* **Data for the task**:
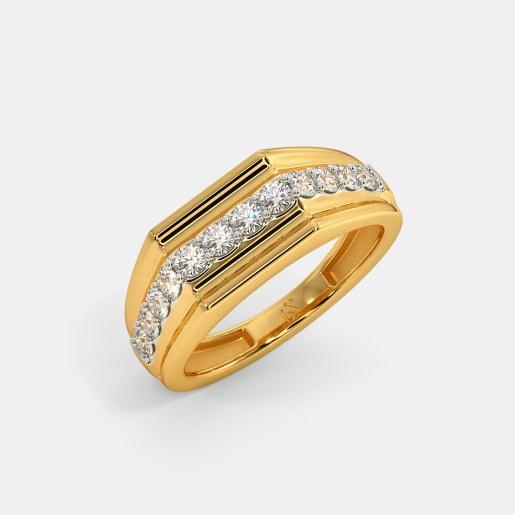 The Valentina Ring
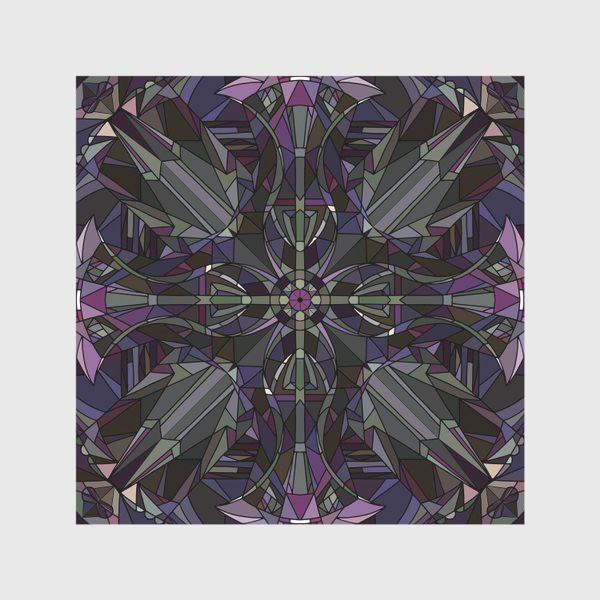 Скатерть «Флористический геометрический орнамент»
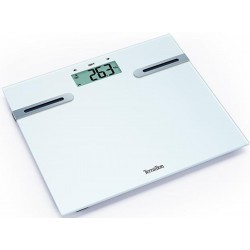 Terraillon 14660 Body Scale White | SimosViolaris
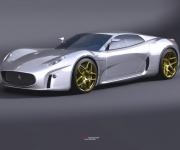 2008 Ferrari Concept 5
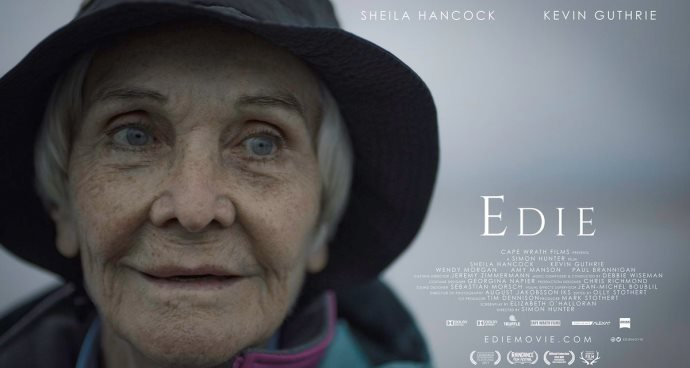 Edie (12A) poster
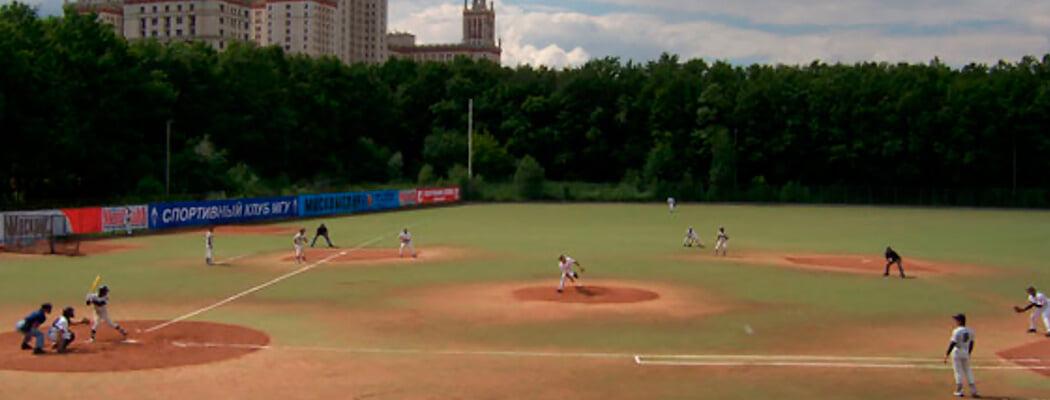СССР всем миром учили бейсболу: США прокачивали тренеров, Куба – спортсменов, а стадион построили на японские деньги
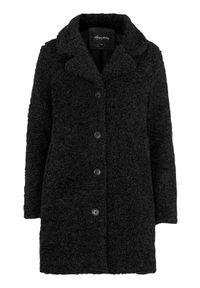 Happy Holly Pluszowy płaszcz Nicole Czarny female czarny 44/46. Kolor: czarny. Materiał: tkanina, materiał. Sezon: jesień, wiosna, zima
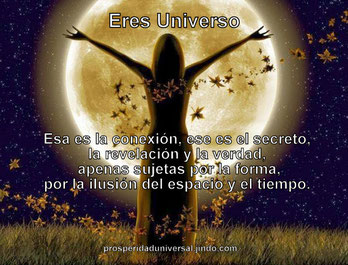 eres universo, el poder del amor- prosperidad universal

* **What is expected**: Return the listing above in full and exactly, omitting all pictures.

* **Output for this exercise**:
 The Valentina Ring
 Скатерть «Флористический геометрический орнамент»
 Terraillon 14660 Body Scale White | SimosViolaris
 2008 Ferrari Concept 5
 Edie (12A) poster
СССР всем миром учили бейсболу: США прокачивали тренеров, Куба – спортсменов, а стадион построили на японские деньги
 Happy Holly Pluszowy płaszcz Nicole Czarny female czarny 44/46. Kolor: czarny. Materiał: tkanina, materiał. Sezon: jesień, wiosna, zima
 eres universo, el poder del amor- prosperidad universal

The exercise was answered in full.